3ware RAID arrays tests with Linux 2.4.19 on P4DPE with
twin 2.4 GHz CPUs
Why are we doing these tests?
We have an opportunity to use a 10Gbit WAN between
Sunnyvale and Chicago for testing. We want
to show 1 GByte/sec file transfers across this link. This
means we need to put servers at each end
of the link that can source/sink that rate. We know we can
achieve ~>200MByte/sec WAN speeds
using optimal TCP parameters and twin SysKonnect cards in
a single server. So we need to find
a disk subsytem that can read/write at least 200 MByte/sec.
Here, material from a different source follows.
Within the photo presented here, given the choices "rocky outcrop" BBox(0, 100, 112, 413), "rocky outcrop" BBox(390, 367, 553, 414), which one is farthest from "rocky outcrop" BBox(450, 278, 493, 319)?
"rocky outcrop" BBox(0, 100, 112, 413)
Then we will put four or five of
them at each site. One challenge will be finding a
hardware/software configuration that allows
simultaneously to hammer the NICs and the Disks at this
rate.
Server Details
The hardware configuration is a Supermicro P4DPE-GE with dual
P4 2.4 GHz CPUs, 2GB ECC DDR RAM, twin 3ware 7850 IDE/RAID controllers.
Disks are sixteen 120GB Western Digital IDE 7200RPM attached to
3ware controllers, seventeenth is system disk.
3ware controllers are seated in slots #1 and #3 on the motherboard.
Software is Linux Red Hat 2.4.19 kernel.
The 3ware drivers are version 1.02.00.27. Firmware is version 1.05.01.034.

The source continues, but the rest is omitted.